In the DC Area Bar luncheon, comments were made about when noncompetition restrictions are to be evaluated to see if they pass the higher bar. As we recall, the conversation turned to situations where an individual became disabled during the noncompete period, and whether that disability would become the point where the noncompete restrictions failed to be substantial risks of forfeiture and the benefits would be taxed. There seemed to be general interest in taxing the deferrals at that point.

However, the proposed regulations seem to take a different approach to the issue. They provide:

At the time the enforceable written agreement becomes binding, the facts and circumstances demonstrate that the employer has a substantial and bona fide interest… (Emphasis added.)

Evaluating the facts and circumstances seems the natural and easily enforced approach. Any other approach would require constant evaluation of facts and circumstances (not just monitoring to see if the restrictions are being violated). For example, is the participant required to inform the employer of a cancer diagnosis that makes it so the participant has no interest in competing? How far out of town would an individual need to move before the participant would be deemed to have no interest in competing?

A potential middle ground would be to provide that the evaluation occurs at the time of each deferral. For example, an employer promises to credit $100,000 of non-elective supplemental employer deferrals to the CEO’s deferral account each year for 10 years.

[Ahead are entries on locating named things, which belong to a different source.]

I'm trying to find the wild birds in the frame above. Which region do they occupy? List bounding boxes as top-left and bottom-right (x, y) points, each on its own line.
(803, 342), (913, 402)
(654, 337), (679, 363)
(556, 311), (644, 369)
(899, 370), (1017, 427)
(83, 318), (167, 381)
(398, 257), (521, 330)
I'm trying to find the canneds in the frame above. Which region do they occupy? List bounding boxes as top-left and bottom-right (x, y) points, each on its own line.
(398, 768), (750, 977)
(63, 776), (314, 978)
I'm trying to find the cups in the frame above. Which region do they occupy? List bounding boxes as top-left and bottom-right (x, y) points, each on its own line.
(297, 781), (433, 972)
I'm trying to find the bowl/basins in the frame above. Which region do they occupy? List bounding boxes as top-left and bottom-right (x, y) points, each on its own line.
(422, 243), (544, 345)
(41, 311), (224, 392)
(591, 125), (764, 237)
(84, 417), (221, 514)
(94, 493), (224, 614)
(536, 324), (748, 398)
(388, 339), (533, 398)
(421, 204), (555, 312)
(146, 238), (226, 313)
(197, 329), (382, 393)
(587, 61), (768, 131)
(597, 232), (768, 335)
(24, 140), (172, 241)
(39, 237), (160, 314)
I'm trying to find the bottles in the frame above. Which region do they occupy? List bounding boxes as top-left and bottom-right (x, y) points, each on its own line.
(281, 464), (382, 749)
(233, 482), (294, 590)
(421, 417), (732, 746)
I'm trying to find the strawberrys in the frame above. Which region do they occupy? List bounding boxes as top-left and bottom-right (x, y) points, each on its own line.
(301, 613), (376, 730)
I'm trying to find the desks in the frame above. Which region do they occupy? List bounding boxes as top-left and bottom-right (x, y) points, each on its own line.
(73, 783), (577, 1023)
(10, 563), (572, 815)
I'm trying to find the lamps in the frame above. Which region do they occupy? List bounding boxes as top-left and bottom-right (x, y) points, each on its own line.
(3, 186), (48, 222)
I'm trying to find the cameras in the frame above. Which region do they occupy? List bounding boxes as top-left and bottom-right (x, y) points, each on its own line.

At the beginning of year 1, because of another competing hospital located in the same area (and other required factors are met), the benefits are subject to a substantial risk of forfeiture. Just before making the $100,000 for year 5, however, the employer acquires the competing hospital so the noncompete ceases to be a substantial risk of forfeiture. With the middle-ground approach, the $400,000 deferred prior to the acquisition would continue to be tax deferred, but any new dollars credited to the plan would be taxable upon contribution.

We recommend this middle ground approach to ease both administration and enforcement.

Thank you for your consideration of these supplemental comments. If you would like to discuss any of them in more detail, please do not hesitate to email or call.